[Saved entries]
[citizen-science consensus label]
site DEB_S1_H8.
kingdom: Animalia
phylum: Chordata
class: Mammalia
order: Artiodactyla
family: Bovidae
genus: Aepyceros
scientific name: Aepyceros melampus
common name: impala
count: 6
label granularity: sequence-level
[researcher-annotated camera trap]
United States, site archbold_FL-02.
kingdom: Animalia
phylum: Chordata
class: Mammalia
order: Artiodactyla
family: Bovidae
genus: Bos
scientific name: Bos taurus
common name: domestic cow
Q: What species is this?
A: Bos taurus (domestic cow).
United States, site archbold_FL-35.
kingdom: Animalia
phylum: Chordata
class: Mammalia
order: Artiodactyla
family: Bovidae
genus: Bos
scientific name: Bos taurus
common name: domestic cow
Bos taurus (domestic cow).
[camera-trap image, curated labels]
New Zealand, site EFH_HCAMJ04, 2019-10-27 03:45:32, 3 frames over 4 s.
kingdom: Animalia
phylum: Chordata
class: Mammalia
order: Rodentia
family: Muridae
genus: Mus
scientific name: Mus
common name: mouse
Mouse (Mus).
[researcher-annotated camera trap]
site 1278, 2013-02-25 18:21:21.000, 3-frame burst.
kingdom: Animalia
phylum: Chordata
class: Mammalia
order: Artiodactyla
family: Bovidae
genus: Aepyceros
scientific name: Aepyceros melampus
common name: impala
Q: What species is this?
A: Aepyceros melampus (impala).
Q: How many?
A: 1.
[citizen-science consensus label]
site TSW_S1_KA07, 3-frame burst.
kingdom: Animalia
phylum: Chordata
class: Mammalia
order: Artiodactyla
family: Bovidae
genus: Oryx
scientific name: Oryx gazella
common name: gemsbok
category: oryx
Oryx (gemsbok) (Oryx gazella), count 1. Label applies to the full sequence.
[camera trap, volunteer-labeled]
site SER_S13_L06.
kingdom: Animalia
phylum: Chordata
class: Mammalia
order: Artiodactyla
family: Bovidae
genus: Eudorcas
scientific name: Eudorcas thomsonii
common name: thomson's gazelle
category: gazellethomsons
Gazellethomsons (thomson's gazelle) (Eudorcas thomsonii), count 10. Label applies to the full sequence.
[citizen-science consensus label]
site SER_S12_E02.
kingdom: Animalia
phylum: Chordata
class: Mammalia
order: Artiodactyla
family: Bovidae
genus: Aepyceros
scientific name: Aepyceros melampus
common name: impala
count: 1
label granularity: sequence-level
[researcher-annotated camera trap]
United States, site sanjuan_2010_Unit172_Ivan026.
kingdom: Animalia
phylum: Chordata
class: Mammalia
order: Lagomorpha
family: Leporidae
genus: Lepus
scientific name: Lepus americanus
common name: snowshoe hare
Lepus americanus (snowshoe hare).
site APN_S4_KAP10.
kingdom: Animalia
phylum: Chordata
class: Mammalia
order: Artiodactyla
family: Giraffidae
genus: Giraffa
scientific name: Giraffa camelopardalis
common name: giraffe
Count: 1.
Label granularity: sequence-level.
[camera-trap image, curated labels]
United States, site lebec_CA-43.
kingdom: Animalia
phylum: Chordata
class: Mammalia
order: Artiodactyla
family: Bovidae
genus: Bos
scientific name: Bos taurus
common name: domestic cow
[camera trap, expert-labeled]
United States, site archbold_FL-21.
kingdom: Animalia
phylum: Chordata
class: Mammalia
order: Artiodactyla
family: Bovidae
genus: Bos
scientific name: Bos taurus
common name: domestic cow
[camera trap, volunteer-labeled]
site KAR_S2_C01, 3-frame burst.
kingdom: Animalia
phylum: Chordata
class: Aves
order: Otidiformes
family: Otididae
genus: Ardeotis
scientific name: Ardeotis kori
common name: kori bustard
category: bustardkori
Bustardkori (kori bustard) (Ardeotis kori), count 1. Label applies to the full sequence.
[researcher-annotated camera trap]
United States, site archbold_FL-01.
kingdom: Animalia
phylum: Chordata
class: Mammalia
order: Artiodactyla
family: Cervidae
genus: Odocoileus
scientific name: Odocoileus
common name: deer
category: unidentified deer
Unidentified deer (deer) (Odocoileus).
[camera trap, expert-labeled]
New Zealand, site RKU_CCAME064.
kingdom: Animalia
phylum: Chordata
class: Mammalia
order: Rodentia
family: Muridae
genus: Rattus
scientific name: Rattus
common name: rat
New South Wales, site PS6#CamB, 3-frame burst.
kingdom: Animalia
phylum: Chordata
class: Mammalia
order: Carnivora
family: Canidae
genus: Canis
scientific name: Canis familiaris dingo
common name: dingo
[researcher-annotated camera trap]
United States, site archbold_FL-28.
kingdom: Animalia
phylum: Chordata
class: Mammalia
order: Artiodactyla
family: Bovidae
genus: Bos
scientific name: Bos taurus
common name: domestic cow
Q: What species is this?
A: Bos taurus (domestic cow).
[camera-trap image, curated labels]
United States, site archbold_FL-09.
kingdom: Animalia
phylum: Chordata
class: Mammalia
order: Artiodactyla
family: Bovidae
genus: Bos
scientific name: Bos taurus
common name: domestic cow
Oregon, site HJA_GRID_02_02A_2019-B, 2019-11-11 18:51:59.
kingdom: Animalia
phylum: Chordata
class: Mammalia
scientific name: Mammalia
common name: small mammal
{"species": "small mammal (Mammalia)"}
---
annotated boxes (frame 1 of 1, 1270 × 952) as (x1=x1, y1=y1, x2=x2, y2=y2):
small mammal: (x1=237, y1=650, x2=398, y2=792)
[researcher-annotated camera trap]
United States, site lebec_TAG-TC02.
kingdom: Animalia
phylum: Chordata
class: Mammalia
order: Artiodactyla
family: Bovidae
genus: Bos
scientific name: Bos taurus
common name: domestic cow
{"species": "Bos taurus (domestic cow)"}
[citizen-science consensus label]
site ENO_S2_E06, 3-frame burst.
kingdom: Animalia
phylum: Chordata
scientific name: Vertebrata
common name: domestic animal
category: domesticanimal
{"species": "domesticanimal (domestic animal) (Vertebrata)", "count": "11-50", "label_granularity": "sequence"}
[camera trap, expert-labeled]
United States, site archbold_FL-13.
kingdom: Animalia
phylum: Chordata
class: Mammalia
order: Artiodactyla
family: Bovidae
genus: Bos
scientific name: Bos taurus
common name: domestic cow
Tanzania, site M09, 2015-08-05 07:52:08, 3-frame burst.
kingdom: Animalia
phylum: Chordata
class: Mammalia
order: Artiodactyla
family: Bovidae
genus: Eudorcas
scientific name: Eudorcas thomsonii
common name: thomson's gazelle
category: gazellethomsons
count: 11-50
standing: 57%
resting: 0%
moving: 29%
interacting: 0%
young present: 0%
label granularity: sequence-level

**WHAT THE TASK REQUIRES**
Retype the entries one by one, exactly.

**EXERCISE RESPONSE**
[citizen-science consensus label]
site DEB_S1_H8.
kingdom: Animalia
phylum: Chordata
class: Mammalia
order: Artiodactyla
family: Bovidae
genus: Aepyceros
scientific name: Aepyceros melampus
common name: impala
count: 6
label granularity: sequence-level
[researcher-annotated camera trap]
United States, site archbold_FL-02.
kingdom: Animalia
phylum: Chordata
class: Mammalia
order: Artiodactyla
family: Bovidae
genus: Bos
scientific name: Bos taurus
common name: domestic cow
Q: What species is this?
A: Bos taurus (domestic cow).
United States, site archbold_FL-35.
kingdom: Animalia
phylum: Chordata
class: Mammalia
order: Artiodactyla
family: Bovidae
genus: Bos
scientific name: Bos taurus
common name: domestic cow
Bos taurus (domestic cow).
[camera-trap image, curated labels]
New Zealand, site EFH_HCAMJ04, 2019-10-27 03:45:32, 3 frames over 4 s.
kingdom: Animalia
phylum: Chordata
class: Mammalia
order: Rodentia
family: Muridae
genus: Mus
scientific name: Mus
common name: mouse
Mouse (Mus).
[researcher-annotated camera trap]
site 1278, 2013-02-25 18:21:21.000, 3-frame burst.
kingdom: Animalia
phylum: Chordata
class: Mammalia
order: Artiodactyla
family: Bovidae
genus: Aepyceros
scientific name: Aepyceros melampus
common name: impala
Q: What species is this?
A: Aepyceros melampus (impala).
Q: How many?
A: 1.
[citizen-science consensus label]
site TSW_S1_KA07, 3-frame burst.
kingdom: Animalia
phylum: Chordata
class: Mammalia
order: Artiodactyla
family: Bovidae
genus: Oryx
scientific name: Oryx gazella
common name: gemsbok
category: oryx
Oryx (gemsbok) (Oryx gazella), count 1. Label applies to the full sequence.
[camera trap, volunteer-labeled]
site SER_S13_L06.
kingdom: Animalia
phylum: Chordata
class: Mammalia
order: Artiodactyla
family: Bovidae
genus: Eudorcas
scientific name: Eudorcas thomsonii
common name: thomson's gazelle
category: gazellethomsons
Gazellethomsons (thomson's gazelle) (Eudorcas thomsonii), count 10. Label applies to the full sequence.
[citizen-science consensus label]
site SER_S12_E02.
kingdom: Animalia
phylum: Chordata
class: Mammalia
order: Artiodactyla
family: Bovidae
genus: Aepyceros
scientific name: Aepyceros melampus
common name: impala
count: 1
label granularity: sequence-level
[researcher-annotated camera trap]
United States, site sanjuan_2010_Unit172_Ivan026.
kingdom: Animalia
phylum: Chordata
class: Mammalia
order: Lagomorpha
family: Leporidae
genus: Lepus
scientific name: Lepus americanus
common name: snowshoe hare
Lepus americanus (snowshoe hare).
site APN_S4_KAP10.
kingdom: Animalia
phylum: Chordata
class: Mammalia
order: Artiodactyla
family: Giraffidae
genus: Giraffa
scientific name: Giraffa camelopardalis
common name: giraffe
Count: 1.
Label granularity: sequence-level.
[camera-trap image, curated labels]
United States, site lebec_CA-43.
kingdom: Animalia
phylum: Chordata
class: Mammalia
order: Artiodactyla
family: Bovidae
genus: Bos
scientific name: Bos taurus
common name: domestic cow
[camera trap, expert-labeled]
United States, site archbold_FL-21.
kingdom: Animalia
phylum: Chordata
class: Mammalia
order: Artiodactyla
family: Bovidae
genus: Bos
scientific name: Bos taurus
common name: domestic cow
[camera trap, volunteer-labeled]
site KAR_S2_C01, 3-frame burst.
kingdom: Animalia
phylum: Chordata
class: Aves
order: Otidiformes
family: Otididae
genus: Ardeotis
scientific name: Ardeotis kori
common name: kori bustard
category: bustardkori
Bustardkori (kori bustard) (Ardeotis kori), count 1. Label applies to the full sequence.
[researcher-annotated camera trap]
United States, site archbold_FL-01.
kingdom: Animalia
phylum: Chordata
class: Mammalia
order: Artiodactyla
family: Cervidae
genus: Odocoileus
scientific name: Odocoileus
common name: deer
category: unidentified deer
Unidentified deer (deer) (Odocoileus).
[camera trap, expert-labeled]
New Zealand, site RKU_CCAME064.
kingdom: Animalia
phylum: Chordata
class: Mammalia
order: Rodentia
family: Muridae
genus: Rattus
scientific name: Rattus
common name: rat
New South Wales, site PS6#CamB, 3-frame burst.
kingdom: Animalia
phylum: Chordata
class: Mammalia
order: Carnivora
family: Canidae
genus: Canis
scientific name: Canis familiaris dingo
common name: dingo
[researcher-annotated camera trap]
United States, site archbold_FL-28.
kingdom: Animalia
phylum: Chordata
class: Mammalia
order: Artiodactyla
family: Bovidae
genus: Bos
scientific name: Bos taurus
common name: domestic cow
Q: What species is this?
A: Bos taurus (domestic cow).
[camera-trap image, curated labels]
United States, site archbold_FL-09.
kingdom: Animalia
phylum: Chordata
class: Mammalia
order: Artiodactyla
family: Bovidae
genus: Bos
scientific name: Bos taurus
common name: domestic cow
Oregon, site HJA_GRID_02_02A_2019-B, 2019-11-11 18:51:59.
kingdom: Animalia
phylum: Chordata
class: Mammalia
scientific name: Mammalia
common name: small mammal
{"species": "small mammal (Mammalia)"}
---
annotated boxes (frame 1 of 1, 1270 × 952) as (x1=x1, y1=y1, x2=x2, y2=y2):
small mammal: (x1=237, y1=650, x2=398, y2=792)
[researcher-annotated camera trap]
United States, site lebec_TAG-TC02.
kingdom: Animalia
phylum: Chordata
class: Mammalia
order: Artiodactyla
family: Bovidae
genus: Bos
scientific name: Bos taurus
common name: domestic cow
{"species": "Bos taurus (domestic cow)"}
[citizen-science consensus label]
site ENO_S2_E06, 3-frame burst.
kingdom: Animalia
phylum: Chordata
scientific name: Vertebrata
common name: domestic animal
category: domesticanimal
{"species": "domesticanimal (domestic animal) (Vertebrata)", "count": "11-50", "label_granularity": "sequence"}
[camera trap, expert-labeled]
United States, site archbold_FL-13.
kingdom: Animalia
phylum: Chordata
class: Mammalia
order: Artiodactyla
family: Bovidae
genus: Bos
scientific name: Bos taurus
common name: domestic cow
Tanzania, site M09, 2015-08-05 07:52:08, 3-frame burst.
kingdom: Animalia
phylum: Chordata
class: Mammalia
order: Artiodactyla
family: Bovidae
genus: Eudorcas
scientific name: Eudorcas thomsonii
common name: thomson's gazelle
category: gazellethomsons
count: 11-50
standing: 57%
resting: 0%
moving: 29%
interacting: 0%
young present: 0%
label granularity: sequence-level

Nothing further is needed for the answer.